DATASET EXCERPTS:
··········
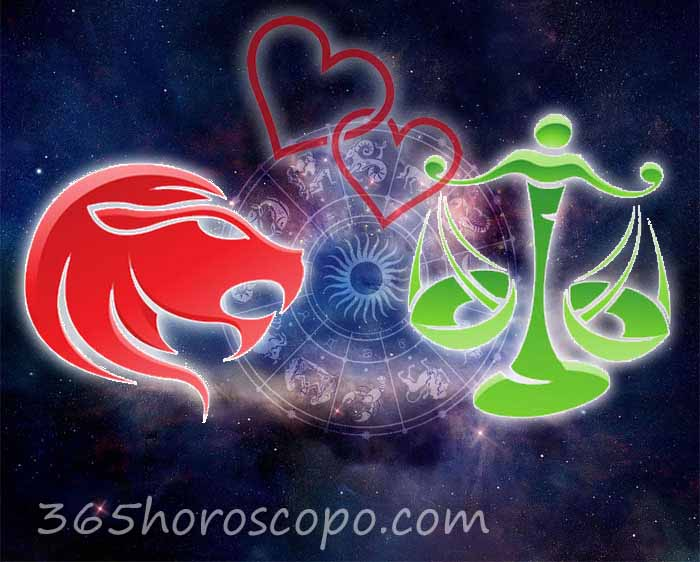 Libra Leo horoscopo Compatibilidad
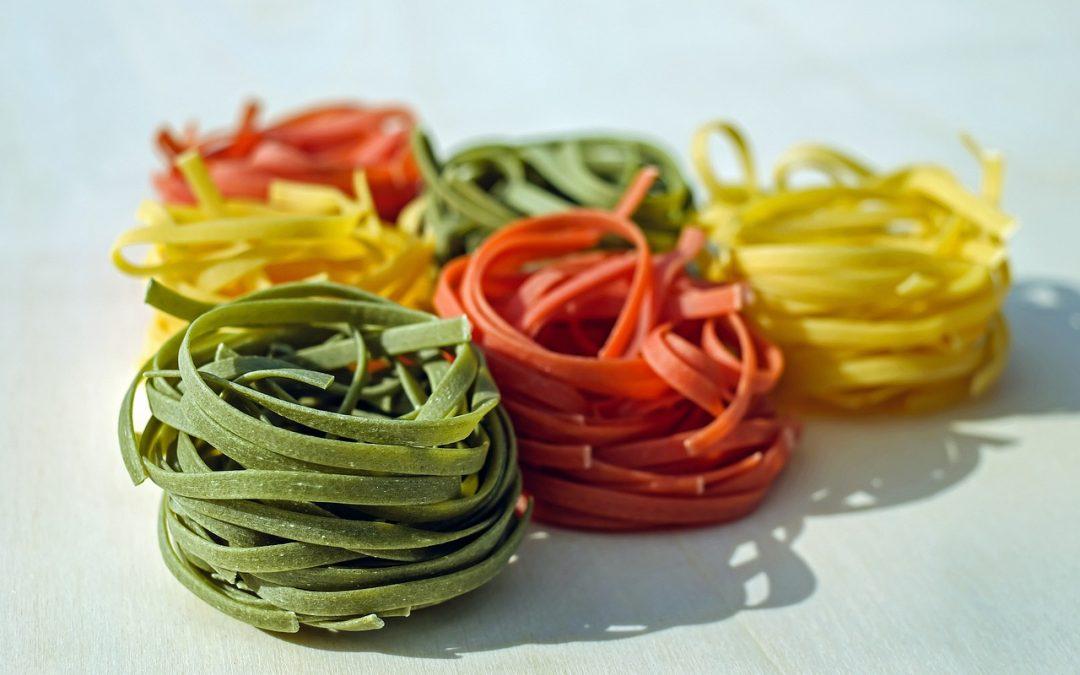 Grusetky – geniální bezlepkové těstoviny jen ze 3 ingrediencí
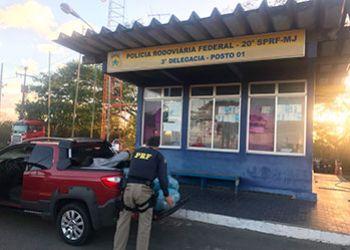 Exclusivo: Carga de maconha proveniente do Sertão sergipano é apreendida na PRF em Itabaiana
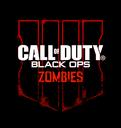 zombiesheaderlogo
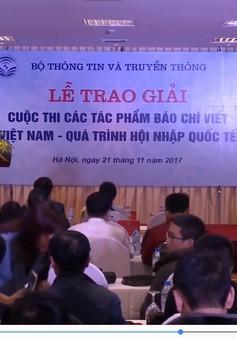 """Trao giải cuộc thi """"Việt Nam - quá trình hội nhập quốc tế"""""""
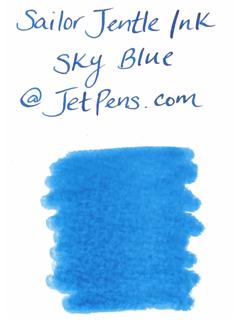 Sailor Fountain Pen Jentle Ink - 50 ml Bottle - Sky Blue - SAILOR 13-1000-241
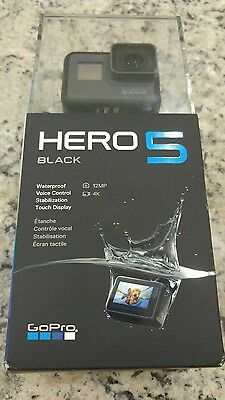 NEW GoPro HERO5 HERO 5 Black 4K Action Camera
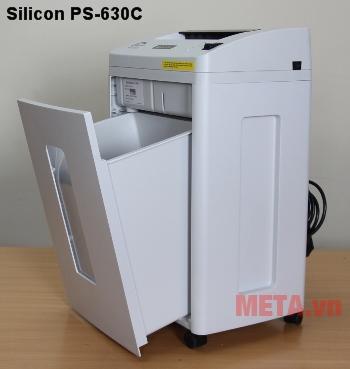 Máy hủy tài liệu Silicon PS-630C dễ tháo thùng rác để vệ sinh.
··········
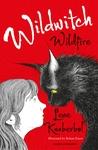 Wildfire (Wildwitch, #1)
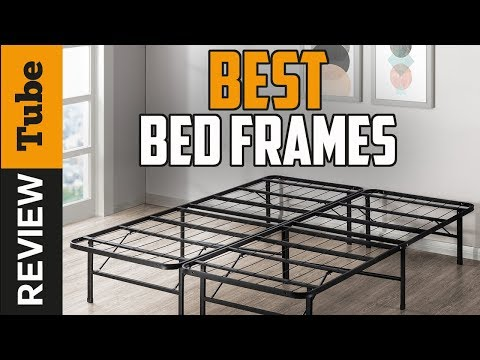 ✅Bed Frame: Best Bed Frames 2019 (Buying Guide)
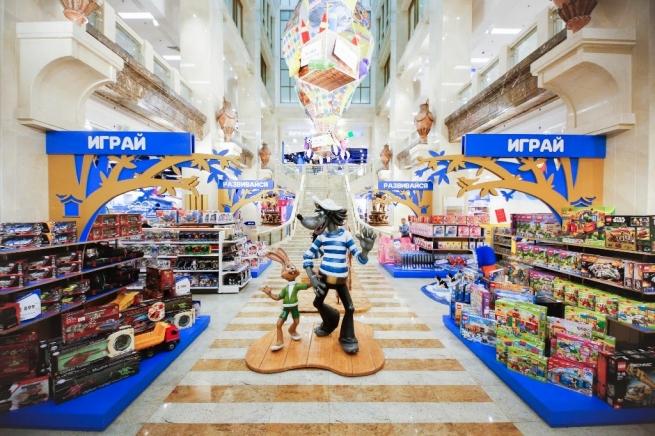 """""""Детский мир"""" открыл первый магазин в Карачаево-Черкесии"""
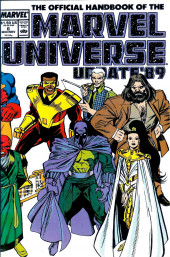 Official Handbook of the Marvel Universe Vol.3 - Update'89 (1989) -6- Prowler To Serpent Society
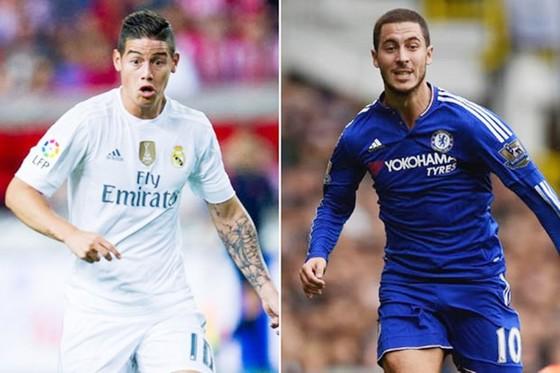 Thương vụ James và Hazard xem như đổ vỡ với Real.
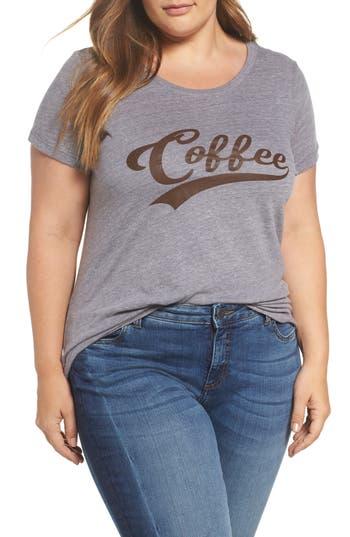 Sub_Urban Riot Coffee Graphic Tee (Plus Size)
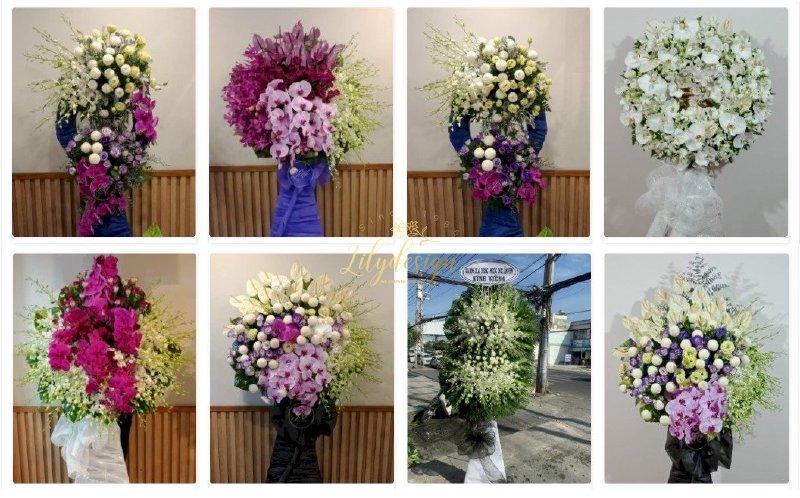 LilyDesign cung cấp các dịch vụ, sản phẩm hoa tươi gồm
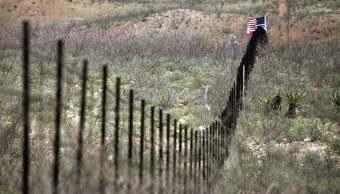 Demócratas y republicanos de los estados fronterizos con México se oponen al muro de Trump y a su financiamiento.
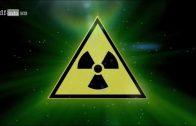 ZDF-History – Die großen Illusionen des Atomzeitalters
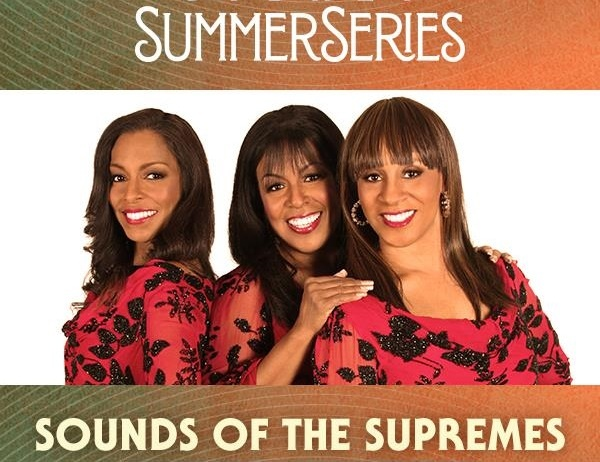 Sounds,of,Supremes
··········
ACTIVITY: Beginning with the line holding "Sub_Urban Riot Coffee" in the material above, restate word for word each line through the line holding "Sounds,of,Supremes", and exclude pictures.

ANSWER:
 Sub_Urban Riot Coffee Graphic Tee (Plus Size)
 LilyDesign cung cấp các dịch vụ, sản phẩm hoa tươi gồm
 Demócratas y republicanos de los estados fronterizos con México se oponen al muro de Trump y a su financiamiento.
 ZDF-History – Die großen Illusionen des Atomzeitalters
 Sounds,of,Supremes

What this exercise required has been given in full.